TWC partners with local officials, police departments, religious organizations and community members to host youth summits designed to foster relationships among youth, law enforcement officers and the greater community. TWC is not affiliated with the national Together We Can organization or the TWC in western Maryland.
“I was tired of seeing things going on in the news, and it appeared that no one was doing anything about it,” Brandon said. “We want to save our youth. We want to stop the carjacking. We want to stop the killing.”
At the October event, Laurel police officers distributed snacks while Brandon and Laurel’s Deputy Chief of Police Mark Plazinski welcomed people to the summit. Organizers helped attendees form breakout groups to allow attendees to meet informally with officials.
“When we talk to our youth and we do breakout sessions, we can actually interact with them and talk with them about what’s going on in their life,” said Prince George’s County Sheriff John Carr, who was wearing a purple ribbon marking Domestic Violence Awareness Month. Carr said that TWC events are a proactive approach to dealing with issues facing the youth.
“A lot of times, survivors or victims of domestic violence are suffering in silence. They don’t know who to call. They don’t know who to trust,” he said. Carr focused his breakout group on the ways in which positive relationships can help prevent domestic violence.
Engaging with the city’s youth helps the Laurel Police Department build connections with the citizens it serves. Plazinski, who has served as Laurel’s deputy chief of police since 2020, said that an act so simple as eating pizza with the attendees helps both sides find common ground. He emphasized that everyday interactions are key. “That’s where you find the commonality with people, and that’s what we’re looking to do,” he said.

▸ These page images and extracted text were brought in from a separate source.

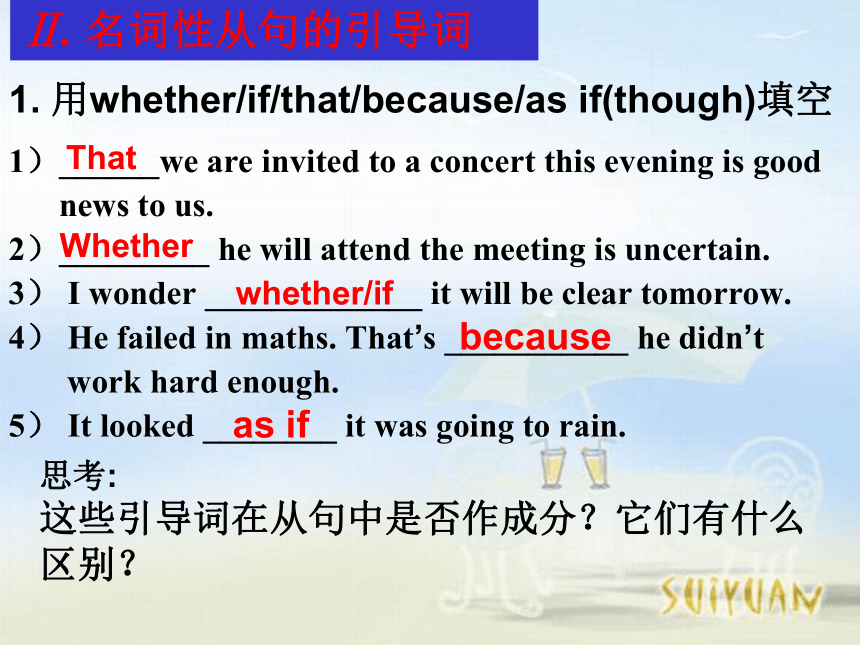 II. 名词性从句的引导词

1. 用whether/if/that/because/as if(though)填空

1）That we are invited to a concert this evening is good news to us.

2）Whether he will attend the meeting is uncertain.

3） I wonder whether/if it will be clear tomorrow.

4） He failed in maths. That's because he didn't work hard enough.

5） It looked as if it was going to rain.

思考:

这些引导词在从句中是否作成分？它们有什么区别？

SUIYUAN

Besides building relationships, TWC’s partners provide various types of support. Anthony Wilson, a public speaker, advised participants about the importance of knowing their rights and quizzed them on their knowledge of the fourth amendment. Donnie Frayer, president and co-founder of the nonprofit Hope at the Cross, partnered with TWC for the event to advise attendees about local resources. Frayer’s nonprofit specializes in providing essential materials, including clothes, school supplies and toiletries, and guidance and spiritual support to young people. Ramina Johnson from the Hyattsville field office of the Division of Parole & Probation, an office of the Maryland Department of Public Safety and Correctional Services, educated teenagers about substance abuse and overdose reduction.
“We always want to make sure we are saving a life,” she said, adding that if anyone is in need, they can find Narcan at any parole and probation office. Narcan is a medicine used to reverse an opioid overdose.
TWC has held similar events in Seat Pleasant, Greenbelt and Forestville. Bradon noted that the goal of these events is simple. “If we can save one youth, one youth at a time, then I have accomplished my goal.”